RE: Provenance usage scenario - releaseTime from Ronald Daniel on 2002-02-16 (w3c-rdfcore-wg@w3.org from February 2002)

From: Ronald Daniel <rdaniel@interwoven.com>
Date: Fri, 15 Feb 2002 21:37:33 -0800
To: "'fmanola@mitre.org'" <fmanola@mitre.org>
Cc: w3c-rdfcore-wg@w3.org
Message-ID: <145C1D60907A4944ABAE75DE3FF6418C2C7FE1@xchanger3.interwoven.com>
Frank asked:

> Could you clarify something about your example?
> > 
> >       <someArticleURI> <D:describedBy> ?M     # M is metadata record URI
> >       ?M   <prism:receptionTime>  ?Tgot
> >       ?M   <dc:source>  ?FromWho
> >       ?M   <x:contains> ?_S                   # _S is statement URI
> >       ?_S  <rdf:type>  <rdf:Statement>
> >       ?_S  <rdf:subject> <someArticleURI>
> >       ?_S  <rdf:predicate> <prism:releaseTime>
> >       ?_S  <rdf:object> ?Trel
> 
> Are you assuming that the metadata record M contains the individual
> triples that you would expect to see produced from parsing the XML/RDF
> you give initially, or does it contain a set of reification quads (the
> quads with ?_S as subject) expanded from those triples that would then
> be directly matched by the query syntax?  

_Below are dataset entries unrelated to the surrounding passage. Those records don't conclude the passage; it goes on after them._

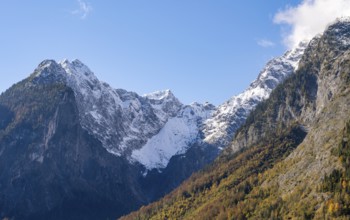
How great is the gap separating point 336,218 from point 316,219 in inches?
382

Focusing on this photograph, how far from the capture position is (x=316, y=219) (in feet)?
655

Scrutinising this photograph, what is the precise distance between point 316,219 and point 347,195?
41.7 feet

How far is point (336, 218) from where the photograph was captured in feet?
627

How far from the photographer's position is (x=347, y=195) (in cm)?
19712

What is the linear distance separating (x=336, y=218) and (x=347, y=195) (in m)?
10.2
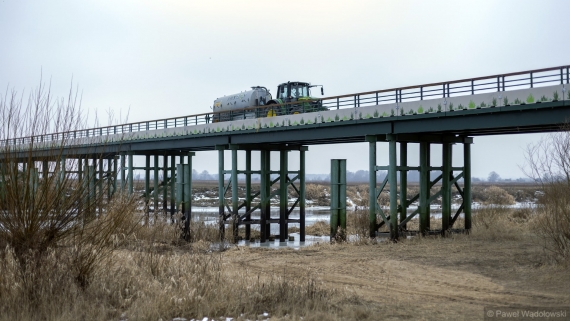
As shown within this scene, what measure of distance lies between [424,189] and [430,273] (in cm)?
876

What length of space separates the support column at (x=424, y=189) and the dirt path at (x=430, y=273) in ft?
5.93

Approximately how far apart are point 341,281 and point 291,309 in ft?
12.8

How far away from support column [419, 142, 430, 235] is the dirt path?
1.81 m

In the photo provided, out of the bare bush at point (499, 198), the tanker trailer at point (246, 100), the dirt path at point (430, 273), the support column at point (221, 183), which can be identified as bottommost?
the dirt path at point (430, 273)

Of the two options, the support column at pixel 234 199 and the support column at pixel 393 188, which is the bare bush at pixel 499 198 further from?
the support column at pixel 393 188

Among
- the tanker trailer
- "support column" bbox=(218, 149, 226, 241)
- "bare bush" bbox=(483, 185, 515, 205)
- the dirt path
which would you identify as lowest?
the dirt path

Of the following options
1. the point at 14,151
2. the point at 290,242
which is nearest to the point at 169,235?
the point at 290,242

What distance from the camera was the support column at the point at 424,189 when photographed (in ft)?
78.2

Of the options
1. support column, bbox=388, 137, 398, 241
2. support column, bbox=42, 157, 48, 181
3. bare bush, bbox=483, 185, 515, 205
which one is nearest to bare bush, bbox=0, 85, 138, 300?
support column, bbox=42, 157, 48, 181

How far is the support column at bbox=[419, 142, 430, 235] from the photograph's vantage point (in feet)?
78.2

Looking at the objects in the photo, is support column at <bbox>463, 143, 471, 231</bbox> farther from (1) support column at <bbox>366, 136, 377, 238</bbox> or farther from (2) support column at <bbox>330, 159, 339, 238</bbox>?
(2) support column at <bbox>330, 159, 339, 238</bbox>

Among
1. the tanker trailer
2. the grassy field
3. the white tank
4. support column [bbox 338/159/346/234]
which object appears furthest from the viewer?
the white tank

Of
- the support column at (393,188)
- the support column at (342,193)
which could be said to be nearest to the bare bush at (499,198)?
the support column at (342,193)

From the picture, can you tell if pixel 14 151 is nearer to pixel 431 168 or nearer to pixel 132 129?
pixel 431 168
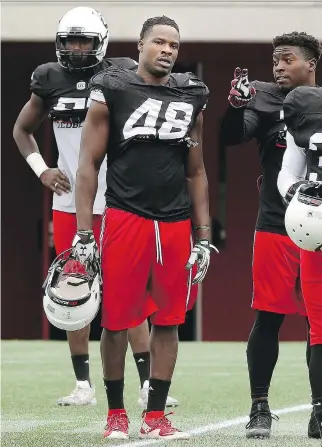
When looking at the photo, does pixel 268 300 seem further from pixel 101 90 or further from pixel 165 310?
pixel 101 90

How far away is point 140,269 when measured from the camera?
20.8 ft

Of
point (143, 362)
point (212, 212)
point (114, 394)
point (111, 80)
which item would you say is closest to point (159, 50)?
point (111, 80)

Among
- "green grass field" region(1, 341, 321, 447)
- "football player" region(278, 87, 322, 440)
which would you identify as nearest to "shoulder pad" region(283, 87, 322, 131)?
"football player" region(278, 87, 322, 440)

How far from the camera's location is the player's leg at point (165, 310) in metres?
6.36

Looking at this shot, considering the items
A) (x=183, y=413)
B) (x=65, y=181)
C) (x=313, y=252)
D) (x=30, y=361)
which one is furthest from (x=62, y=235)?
(x=30, y=361)

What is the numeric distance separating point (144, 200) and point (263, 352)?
1.03m

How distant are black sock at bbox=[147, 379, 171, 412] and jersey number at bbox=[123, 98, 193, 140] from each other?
1185 millimetres

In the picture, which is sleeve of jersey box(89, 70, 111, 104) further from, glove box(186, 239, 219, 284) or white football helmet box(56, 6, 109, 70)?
white football helmet box(56, 6, 109, 70)

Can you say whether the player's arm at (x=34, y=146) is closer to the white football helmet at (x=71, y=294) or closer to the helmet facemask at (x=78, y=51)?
the helmet facemask at (x=78, y=51)

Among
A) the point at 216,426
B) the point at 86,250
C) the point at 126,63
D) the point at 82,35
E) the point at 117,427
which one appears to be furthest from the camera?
the point at 82,35

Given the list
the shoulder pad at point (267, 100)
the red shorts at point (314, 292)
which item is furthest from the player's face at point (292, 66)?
the red shorts at point (314, 292)

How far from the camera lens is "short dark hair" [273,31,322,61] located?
6469mm

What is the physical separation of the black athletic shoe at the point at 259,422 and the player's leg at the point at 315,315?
48cm

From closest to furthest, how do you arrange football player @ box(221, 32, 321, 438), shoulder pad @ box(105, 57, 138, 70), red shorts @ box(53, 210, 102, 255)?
1. football player @ box(221, 32, 321, 438)
2. shoulder pad @ box(105, 57, 138, 70)
3. red shorts @ box(53, 210, 102, 255)
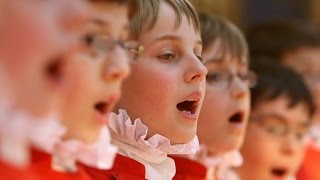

The former. I assume the query processor 'knows' enough about
rdf:subject, rdf:predicate, and rdf:object to be able to answer
queries as if they are there, but there is no way I want all that
gunk cluttering up the graph.

(To digress for a moment; I actually assume M would identify a text file,
or a text string in a DB, that holds the serialized RDF that was actually
received. Reason is that it is better for the provenance application to
be able to say "here are the bits we got from you" instead of
"here are the bits we kept after we fiddled around with what you sent us".
Of course, the query engine that would have the job of searching those
files would probably have built a search index that looks astonishingly
like a triples store. But I assume it will only have the explicit triples
in it.)

> Comment:  This, I think, illustrates one of the reasons for having a
> standard vocabulary for describing statements (you can use it in
> queries).

Complete agreement.

> It's still not clear to me how the vocabulary per 
> se helps in
> recording  provenance information,

If by 'vocabulary' you mean rdf:subject,predicate,object I agree that
they do not directly have much to do with the provenance of a
statement or graph. However, being able to pick those fields out
of a statement is important so we can do the queries.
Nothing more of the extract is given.